Required work. Give back exactly the lines running from the line with "What is the distance that" to the end of the entries, and only those lines.

Data.

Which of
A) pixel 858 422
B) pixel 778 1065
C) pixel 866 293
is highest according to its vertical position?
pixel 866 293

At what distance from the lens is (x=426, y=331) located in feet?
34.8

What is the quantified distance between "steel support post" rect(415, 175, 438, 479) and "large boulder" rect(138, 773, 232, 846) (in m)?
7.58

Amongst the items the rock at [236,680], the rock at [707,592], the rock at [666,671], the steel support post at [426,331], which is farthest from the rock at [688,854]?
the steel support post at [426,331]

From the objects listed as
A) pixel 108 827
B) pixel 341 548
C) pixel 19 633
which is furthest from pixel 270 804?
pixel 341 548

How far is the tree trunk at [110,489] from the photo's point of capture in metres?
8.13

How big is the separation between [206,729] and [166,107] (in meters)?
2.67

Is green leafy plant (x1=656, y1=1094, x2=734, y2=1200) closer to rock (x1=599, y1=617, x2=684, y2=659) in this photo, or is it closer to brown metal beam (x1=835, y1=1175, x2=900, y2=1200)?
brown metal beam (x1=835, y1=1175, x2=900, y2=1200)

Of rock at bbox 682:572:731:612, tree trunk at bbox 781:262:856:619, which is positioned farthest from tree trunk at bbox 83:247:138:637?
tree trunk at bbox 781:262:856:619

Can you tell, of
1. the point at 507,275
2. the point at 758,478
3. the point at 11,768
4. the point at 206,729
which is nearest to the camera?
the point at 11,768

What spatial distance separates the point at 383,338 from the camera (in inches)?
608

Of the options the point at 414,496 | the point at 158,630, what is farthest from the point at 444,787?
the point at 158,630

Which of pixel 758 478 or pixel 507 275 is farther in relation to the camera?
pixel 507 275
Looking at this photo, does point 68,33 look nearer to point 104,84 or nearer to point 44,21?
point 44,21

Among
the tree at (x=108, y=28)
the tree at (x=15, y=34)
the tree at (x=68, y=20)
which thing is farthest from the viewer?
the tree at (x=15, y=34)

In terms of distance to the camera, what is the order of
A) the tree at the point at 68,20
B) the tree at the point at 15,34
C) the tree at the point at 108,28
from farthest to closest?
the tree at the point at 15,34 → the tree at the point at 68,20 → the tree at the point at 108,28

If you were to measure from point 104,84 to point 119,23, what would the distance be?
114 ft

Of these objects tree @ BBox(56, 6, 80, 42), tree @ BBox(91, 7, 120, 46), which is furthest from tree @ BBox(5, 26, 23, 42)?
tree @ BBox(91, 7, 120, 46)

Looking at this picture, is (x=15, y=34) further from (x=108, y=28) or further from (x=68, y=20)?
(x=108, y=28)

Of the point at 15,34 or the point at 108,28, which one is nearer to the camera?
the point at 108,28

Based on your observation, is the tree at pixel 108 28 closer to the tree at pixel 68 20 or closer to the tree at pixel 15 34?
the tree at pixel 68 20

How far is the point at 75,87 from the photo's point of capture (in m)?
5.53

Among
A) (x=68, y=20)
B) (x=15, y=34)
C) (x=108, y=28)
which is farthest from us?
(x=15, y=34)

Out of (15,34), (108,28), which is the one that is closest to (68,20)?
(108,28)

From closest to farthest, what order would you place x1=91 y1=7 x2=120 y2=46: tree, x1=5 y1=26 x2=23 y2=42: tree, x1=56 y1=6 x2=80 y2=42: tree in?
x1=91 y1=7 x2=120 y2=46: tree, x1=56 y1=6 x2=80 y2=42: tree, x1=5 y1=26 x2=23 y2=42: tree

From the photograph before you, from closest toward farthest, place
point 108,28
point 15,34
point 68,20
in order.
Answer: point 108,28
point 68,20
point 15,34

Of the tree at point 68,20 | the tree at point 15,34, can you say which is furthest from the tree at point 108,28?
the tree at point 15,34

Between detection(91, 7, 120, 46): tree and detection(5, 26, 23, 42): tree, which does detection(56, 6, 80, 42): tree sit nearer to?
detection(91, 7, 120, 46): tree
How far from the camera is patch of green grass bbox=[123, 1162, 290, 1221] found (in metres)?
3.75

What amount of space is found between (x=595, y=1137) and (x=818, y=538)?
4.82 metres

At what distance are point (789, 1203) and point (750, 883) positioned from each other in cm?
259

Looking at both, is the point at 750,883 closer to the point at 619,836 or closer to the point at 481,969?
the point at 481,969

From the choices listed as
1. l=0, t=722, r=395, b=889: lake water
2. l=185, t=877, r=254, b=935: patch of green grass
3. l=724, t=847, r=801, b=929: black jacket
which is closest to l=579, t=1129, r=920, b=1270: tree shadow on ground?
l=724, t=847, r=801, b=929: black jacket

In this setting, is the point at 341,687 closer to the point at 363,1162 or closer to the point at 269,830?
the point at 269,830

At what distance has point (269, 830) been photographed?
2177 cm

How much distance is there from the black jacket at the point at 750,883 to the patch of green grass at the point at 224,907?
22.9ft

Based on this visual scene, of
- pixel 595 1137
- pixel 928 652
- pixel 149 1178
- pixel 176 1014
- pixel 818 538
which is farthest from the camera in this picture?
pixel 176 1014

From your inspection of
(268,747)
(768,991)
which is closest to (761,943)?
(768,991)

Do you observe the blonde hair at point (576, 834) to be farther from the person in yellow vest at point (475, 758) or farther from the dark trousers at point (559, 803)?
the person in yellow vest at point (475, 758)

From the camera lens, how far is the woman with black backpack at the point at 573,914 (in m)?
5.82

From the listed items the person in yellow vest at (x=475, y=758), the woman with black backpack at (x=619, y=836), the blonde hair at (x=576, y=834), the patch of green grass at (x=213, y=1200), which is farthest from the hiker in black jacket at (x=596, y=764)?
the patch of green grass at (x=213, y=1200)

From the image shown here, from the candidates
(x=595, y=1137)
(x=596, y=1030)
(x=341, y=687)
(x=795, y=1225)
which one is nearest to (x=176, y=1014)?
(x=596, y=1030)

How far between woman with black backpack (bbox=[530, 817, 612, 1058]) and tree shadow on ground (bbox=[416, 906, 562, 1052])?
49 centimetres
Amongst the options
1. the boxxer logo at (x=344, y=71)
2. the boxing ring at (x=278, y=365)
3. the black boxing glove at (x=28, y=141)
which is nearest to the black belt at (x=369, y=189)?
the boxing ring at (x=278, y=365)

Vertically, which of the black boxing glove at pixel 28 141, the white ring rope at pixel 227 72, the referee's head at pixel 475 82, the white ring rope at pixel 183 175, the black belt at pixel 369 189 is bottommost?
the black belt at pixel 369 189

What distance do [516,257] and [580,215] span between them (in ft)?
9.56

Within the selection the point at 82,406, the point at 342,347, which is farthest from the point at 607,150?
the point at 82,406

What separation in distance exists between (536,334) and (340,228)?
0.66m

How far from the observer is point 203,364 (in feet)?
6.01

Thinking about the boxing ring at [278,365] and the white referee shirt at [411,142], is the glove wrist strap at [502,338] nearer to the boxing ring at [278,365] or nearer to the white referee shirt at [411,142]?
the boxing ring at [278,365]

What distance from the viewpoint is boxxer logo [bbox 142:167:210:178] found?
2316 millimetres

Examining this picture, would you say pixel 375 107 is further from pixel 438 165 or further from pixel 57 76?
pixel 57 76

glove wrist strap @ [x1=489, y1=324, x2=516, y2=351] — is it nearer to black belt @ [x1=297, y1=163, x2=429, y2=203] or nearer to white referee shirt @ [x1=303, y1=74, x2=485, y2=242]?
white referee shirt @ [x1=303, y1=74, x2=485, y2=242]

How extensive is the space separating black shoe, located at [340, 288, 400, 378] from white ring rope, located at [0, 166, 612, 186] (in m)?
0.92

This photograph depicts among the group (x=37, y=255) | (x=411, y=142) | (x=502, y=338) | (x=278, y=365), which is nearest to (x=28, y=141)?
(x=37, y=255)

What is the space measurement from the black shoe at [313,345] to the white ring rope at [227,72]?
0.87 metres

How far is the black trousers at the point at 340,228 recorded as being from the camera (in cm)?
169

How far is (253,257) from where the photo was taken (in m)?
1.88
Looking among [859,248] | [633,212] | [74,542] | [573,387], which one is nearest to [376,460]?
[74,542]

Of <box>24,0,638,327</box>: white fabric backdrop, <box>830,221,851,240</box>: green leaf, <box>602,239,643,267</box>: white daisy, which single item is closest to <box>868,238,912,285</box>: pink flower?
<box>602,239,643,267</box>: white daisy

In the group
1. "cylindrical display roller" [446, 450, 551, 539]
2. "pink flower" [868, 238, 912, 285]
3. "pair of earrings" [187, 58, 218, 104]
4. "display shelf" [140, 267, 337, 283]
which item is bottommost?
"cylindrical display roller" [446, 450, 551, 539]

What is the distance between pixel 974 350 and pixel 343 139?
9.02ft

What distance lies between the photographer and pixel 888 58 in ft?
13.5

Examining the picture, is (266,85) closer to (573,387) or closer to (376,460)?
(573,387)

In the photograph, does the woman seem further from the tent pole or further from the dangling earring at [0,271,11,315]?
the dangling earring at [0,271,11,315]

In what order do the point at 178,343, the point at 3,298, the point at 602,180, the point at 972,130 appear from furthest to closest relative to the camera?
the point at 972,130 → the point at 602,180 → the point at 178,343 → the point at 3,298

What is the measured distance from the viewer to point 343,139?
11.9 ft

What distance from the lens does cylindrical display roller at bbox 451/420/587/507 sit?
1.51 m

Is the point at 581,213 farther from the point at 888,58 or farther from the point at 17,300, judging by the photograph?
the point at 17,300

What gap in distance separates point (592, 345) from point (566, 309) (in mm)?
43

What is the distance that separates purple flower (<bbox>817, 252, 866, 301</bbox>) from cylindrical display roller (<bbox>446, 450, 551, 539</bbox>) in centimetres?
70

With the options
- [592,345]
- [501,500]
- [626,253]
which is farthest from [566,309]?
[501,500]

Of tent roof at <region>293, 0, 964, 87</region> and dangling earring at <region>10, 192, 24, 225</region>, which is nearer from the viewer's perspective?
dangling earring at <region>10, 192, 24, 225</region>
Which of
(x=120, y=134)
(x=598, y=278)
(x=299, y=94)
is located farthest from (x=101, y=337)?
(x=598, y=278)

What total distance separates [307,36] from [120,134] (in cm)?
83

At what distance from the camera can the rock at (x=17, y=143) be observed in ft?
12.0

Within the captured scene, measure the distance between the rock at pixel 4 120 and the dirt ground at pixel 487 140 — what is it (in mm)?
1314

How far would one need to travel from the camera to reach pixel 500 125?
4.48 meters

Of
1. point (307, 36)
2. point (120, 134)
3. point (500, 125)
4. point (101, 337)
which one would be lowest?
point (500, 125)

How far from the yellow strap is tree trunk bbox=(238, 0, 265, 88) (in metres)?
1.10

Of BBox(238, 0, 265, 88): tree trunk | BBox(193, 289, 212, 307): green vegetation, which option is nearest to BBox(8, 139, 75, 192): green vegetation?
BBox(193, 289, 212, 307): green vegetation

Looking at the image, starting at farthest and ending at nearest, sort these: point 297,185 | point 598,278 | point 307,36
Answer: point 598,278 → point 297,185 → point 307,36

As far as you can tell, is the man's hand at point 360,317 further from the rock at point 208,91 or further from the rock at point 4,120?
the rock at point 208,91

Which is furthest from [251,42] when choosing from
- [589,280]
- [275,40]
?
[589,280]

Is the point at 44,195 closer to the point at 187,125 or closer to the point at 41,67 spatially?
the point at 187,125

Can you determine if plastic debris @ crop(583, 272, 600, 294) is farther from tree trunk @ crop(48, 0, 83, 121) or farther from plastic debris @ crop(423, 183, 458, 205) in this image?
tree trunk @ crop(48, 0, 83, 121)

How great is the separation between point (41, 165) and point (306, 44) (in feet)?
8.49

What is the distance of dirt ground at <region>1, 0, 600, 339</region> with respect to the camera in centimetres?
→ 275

Output for this exercise.
What is the distance that separates purple flower (<bbox>817, 252, 866, 301</bbox>) from cylindrical display roller (<bbox>446, 450, 551, 539</bbox>) in centimetres?
70

With the options
- [592,345]
- [501,500]
- [626,253]
which is farthest from [566,309]?
[501,500]

Of tent roof at <region>293, 0, 964, 87</region> and dangling earring at <region>10, 192, 24, 225</region>, which is nearer from the viewer's perspective?
dangling earring at <region>10, 192, 24, 225</region>
Which of
(x=120, y=134)
(x=598, y=278)
(x=299, y=94)
is located farthest from (x=101, y=337)?
(x=598, y=278)

What total distance separates [307,36] from [120,134] (in cm)?
83

At what distance from the camera can the rock at (x=17, y=143) be observed in ft?
12.0

Within the captured scene, measure the distance between the rock at pixel 4 120 and the dirt ground at pixel 487 140 — what is it (in mm)?
1314

How far would one need to travel from the camera to reach pixel 500 125?
4.48 meters

Of
1. point (307, 36)
2. point (120, 134)
3. point (500, 125)
4. point (101, 337)
which one would be lowest?
point (500, 125)

How far from the yellow strap is tree trunk bbox=(238, 0, 265, 88) (in metres)?
1.10

Of BBox(238, 0, 265, 88): tree trunk | BBox(193, 289, 212, 307): green vegetation, which option is nearest to BBox(8, 139, 75, 192): green vegetation?
BBox(193, 289, 212, 307): green vegetation

Looking at the image, starting at farthest and ending at nearest, sort these: point 297,185 | point 598,278 | point 307,36
Answer: point 598,278 → point 297,185 → point 307,36

As far as you can tell, is the man's hand at point 360,317 further from the rock at point 208,91 or further from the rock at point 4,120?
the rock at point 208,91

Which is furthest from [251,42] when choosing from
- [589,280]
- [275,40]
?
[589,280]

Is the point at 44,195 closer to the point at 187,125 or closer to the point at 41,67 spatially?
the point at 187,125

Can you determine if plastic debris @ crop(583, 272, 600, 294) is farther from tree trunk @ crop(48, 0, 83, 121) or farther from plastic debris @ crop(423, 183, 458, 205) in this image?
tree trunk @ crop(48, 0, 83, 121)

How great is the separation between point (41, 165) and point (306, 44) (in feet)?
8.49

What is the distance of dirt ground at <region>1, 0, 600, 339</region> with respect to the camera in centimetres?
→ 275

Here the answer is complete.